##### PASSAGE TO READ #####

A network sub-committee is planning in 2017 to look into calculating the wage – designed to cover food, clothing, shelter and transportation, while still allowing decent quality of life, she said.

“There’s a lot of things that you have to take a look at in your community – how much a basket of food costs; how much is car insurance; how much daycare costs.”

Chatham-Kent’s Prosperity Roundtable recently announced that community’s living wage at $15.86 per hour, based on a family of four with two parents working full-time.

Businesses in communities where such wages have been established are being encouraged to pay their employees at the standard, with the Ontario Living Wage Network calling the move a benefit for everyone in the community.

“It's helping to drive economic growth and create more jobs,” network co-ordinator Tom Cooper said in Chatham-Kent last month.

The minimum wage in Ontario is $11.40 per hour.

Sarnia-Lambton and Chatham-Kent may be comparable, but that needs to be looked into, Mathewson said.

Meanwhile, Sarnia-Lambton is still waiting to hear if its bid to be a test site for a provincial basic-income-guarantee pilot project will be approved, she said. Lambton County Council passed a motion earlier this year asking for the designation.

A recent discussion paper – Finding A Better Way: A Basic Income Pilot Project for Ontario, by Hugh Segal – calls for people on Ontario Works and Ontario Disability in designate communities to receive $1,320 per month minimum, over a period of at least three years. The aim is to see if the added funds make a difference in things like emergency room use, pursuit of post-secondary education, and other life and career choices.

The suggested start date for the basic income pilot is March 2017, and for three communities – in northern and southern Ontario, and a First Nation community – to take part, along with one randomized control trial in a major urban centre.

It’s important money not be diverted from existing support programs to fund the pilot, Mathewson has said.

At a recent poverty rally in Sarnia, it was said the city feeds 3,800 people per month via food banks, and houses 22 people per night in homeless shelters.

A free information event on the concept is being hosted by the Sarnia-Lambton network on Nov. 23, 7-9 p.m., at the Lambton College Event Centre.

Guest speakers include Dr. Sudit Ranade, Lambton County’s medical officer of health, social work professor Tracy Smith-Carrier, from King’s University College in London, and Western University business professor Mike Moffatt.

“We’re hoping lots of people come out,” Mathewson said.

##### GIVEN DATA #####

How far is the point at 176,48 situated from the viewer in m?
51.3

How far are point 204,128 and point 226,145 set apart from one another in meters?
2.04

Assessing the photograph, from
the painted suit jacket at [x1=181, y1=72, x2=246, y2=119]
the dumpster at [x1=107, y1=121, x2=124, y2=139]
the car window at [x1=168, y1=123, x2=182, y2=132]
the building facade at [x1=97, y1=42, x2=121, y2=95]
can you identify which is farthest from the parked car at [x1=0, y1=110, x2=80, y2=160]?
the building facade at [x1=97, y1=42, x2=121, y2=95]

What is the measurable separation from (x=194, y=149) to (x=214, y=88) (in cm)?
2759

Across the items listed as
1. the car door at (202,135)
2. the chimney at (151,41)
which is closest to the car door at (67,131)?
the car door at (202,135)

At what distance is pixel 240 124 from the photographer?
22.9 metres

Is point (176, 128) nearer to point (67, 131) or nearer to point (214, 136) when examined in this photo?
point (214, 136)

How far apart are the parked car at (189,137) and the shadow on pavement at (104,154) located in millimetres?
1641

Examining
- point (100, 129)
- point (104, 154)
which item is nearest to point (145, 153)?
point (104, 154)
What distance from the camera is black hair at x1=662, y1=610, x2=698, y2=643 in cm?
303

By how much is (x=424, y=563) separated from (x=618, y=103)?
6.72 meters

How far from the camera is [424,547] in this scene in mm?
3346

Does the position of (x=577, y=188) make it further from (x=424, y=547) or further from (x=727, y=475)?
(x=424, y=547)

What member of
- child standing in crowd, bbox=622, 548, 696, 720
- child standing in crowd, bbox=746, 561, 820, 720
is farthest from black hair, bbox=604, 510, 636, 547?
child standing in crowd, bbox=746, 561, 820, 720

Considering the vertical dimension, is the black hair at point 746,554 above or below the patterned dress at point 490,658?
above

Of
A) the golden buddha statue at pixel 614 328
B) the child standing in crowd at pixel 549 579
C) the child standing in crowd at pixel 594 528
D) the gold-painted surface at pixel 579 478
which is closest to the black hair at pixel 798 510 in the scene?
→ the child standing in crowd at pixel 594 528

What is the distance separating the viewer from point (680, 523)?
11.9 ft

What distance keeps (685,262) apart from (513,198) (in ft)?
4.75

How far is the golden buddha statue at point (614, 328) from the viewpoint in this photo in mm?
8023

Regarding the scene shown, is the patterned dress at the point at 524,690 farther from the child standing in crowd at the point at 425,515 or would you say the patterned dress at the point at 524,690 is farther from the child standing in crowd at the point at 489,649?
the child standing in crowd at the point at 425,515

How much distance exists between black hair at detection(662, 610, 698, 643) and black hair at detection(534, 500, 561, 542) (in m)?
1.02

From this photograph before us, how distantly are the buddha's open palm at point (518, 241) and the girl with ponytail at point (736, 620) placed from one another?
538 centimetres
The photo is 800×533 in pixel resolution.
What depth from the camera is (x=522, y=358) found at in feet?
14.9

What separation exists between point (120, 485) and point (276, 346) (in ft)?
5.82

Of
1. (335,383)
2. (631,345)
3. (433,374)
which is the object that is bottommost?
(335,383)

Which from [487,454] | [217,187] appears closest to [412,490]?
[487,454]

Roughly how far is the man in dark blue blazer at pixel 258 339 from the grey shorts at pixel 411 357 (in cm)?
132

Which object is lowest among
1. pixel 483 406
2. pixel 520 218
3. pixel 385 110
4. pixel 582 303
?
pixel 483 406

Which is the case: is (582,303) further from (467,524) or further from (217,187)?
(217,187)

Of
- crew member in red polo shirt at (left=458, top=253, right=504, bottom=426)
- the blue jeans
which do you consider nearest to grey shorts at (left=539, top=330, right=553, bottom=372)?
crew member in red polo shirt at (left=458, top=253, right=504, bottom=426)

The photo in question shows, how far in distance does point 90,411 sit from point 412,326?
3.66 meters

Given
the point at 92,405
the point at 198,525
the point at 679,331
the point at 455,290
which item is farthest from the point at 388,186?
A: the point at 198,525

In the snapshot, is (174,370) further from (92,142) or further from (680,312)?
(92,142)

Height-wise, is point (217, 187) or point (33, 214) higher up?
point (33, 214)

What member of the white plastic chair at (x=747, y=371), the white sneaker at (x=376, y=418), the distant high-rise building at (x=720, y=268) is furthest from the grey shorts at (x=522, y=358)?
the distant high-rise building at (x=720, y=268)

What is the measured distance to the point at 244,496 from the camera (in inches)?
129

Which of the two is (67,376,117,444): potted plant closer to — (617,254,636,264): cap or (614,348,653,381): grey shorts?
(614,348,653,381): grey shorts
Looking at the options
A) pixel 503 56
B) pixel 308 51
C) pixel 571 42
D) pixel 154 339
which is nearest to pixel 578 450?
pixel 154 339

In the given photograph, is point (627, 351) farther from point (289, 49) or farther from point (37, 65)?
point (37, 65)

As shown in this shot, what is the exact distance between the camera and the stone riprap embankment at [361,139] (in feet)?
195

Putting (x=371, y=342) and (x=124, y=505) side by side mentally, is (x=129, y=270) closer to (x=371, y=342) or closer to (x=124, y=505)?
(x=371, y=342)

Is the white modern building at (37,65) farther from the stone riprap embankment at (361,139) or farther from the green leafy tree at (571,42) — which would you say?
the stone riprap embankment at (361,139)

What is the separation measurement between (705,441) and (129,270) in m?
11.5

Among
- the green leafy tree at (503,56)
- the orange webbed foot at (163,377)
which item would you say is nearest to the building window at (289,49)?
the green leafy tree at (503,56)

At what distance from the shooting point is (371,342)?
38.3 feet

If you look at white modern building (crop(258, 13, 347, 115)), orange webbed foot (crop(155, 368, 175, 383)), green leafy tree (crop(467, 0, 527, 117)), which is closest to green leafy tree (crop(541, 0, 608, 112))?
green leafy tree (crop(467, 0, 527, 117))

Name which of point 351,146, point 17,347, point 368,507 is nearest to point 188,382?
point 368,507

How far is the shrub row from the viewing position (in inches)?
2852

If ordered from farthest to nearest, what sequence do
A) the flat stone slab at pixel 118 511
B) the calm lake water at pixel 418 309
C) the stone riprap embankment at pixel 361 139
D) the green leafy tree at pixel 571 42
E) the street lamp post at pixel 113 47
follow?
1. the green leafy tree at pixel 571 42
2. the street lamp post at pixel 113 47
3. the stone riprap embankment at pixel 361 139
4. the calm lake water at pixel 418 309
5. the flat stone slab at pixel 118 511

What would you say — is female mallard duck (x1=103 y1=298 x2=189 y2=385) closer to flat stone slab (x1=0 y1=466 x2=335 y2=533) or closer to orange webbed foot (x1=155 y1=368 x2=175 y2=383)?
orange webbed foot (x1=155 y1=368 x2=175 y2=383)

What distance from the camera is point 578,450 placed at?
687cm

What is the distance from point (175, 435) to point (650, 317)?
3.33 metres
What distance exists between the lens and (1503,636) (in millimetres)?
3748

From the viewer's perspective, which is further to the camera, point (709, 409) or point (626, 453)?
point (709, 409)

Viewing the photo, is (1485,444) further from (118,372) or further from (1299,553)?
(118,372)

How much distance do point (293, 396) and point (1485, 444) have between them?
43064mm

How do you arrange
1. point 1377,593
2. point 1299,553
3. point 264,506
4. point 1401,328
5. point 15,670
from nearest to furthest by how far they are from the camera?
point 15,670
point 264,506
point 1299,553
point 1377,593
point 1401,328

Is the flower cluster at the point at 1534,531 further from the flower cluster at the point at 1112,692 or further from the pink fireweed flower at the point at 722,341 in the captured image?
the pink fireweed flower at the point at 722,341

#####

» **WORK INSTRUCTIONS**:
1) Copy the living wage article from "A recent discussion" to "major urban centre.".
2) What living wage did the living wage article say Chatham-Kent's Prosperity Roundtable announced for that community?
The material has nothing to do with the living wage article.

» **ANSWERS PROVIDED**:
1)
A recent discussion paper – Finding A Better Way: A Basic Income Pilot Project for Ontario, by Hugh Segal – calls for people on Ontario Works and Ontario Disability in designate communities to receive $1,320 per month minimum, over a period of at least three years. The aim is to see if the added funds make a difference in things like emergency room use, pursuit of post-secondary education, and other life and career choices.

The suggested start date for the basic income pilot is March 2017, and for three communities – in northern and southern Ontario, and a First Nation community – to take part, along with one randomized control trial in a major urban centre.

2) $15.86 per hour, based on a family of four with two parents working full-time.